Georgia arborist Jon Carlson competed in the masters’ challenge, the contest’s final round that brings together all the skills tested during the weekend. He said the competition is also great for raising awareness about the industry because many people don’t know what arborists do or that there’s more than one type of arborist.
“There’s consulting arborists, who is someone that just comes out and checks the tree from the ground, does visual inspections, soil tests, and basically tells you what you need to do or what the tree needs,” Carlson said. “And then a climbing arborist is someone that comes in behind her and takes that work order and does the work throughout the tree or to the root system.”
The weekend competition focused on climbing arborists. The events, Carlson said, are standardized and used at competitions internationally. He himself has traveled around the region with his wife in recent years competing, but some contestants have gone worldwide.
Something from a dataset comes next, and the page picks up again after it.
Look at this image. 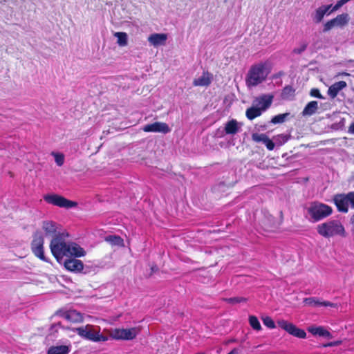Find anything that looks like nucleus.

“A lot of it is continuing education and just bettering ourselves,” Carlson said. “It’s just learning so we can take it back to Monday through Friday and be more productive and safer.”
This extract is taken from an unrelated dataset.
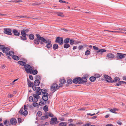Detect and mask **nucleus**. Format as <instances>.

Fifty-two competitors were tested on five skills and rated based on completion and speed as well as safety and finesse. They test how quickly they can ascend a tree, set up ropes to climb — and perhaps the most challenging — rescue a 180-pound dummy from the treetop in a medical emergency scenario.
Luis Vasquez, another arborist in Georgia, said the industry can be dangerous, making the rescue practice absolutely critical.
“There’s been a lot of accidents … it’s good to know, you don’t know when you’re going to need it so we keep practice, practice every year,” Vasquez said.
His company and the vast majority of reputable arborist companies host at least one or two of these types of safety trainings annually. Those that don’t, he said, need to.
“We work to not do the actual rescue, but if we need to we have the training,” Vasquez said.
The Georgia event acts as a qualifier: arborists can compete nationally and even internationally in these competitions.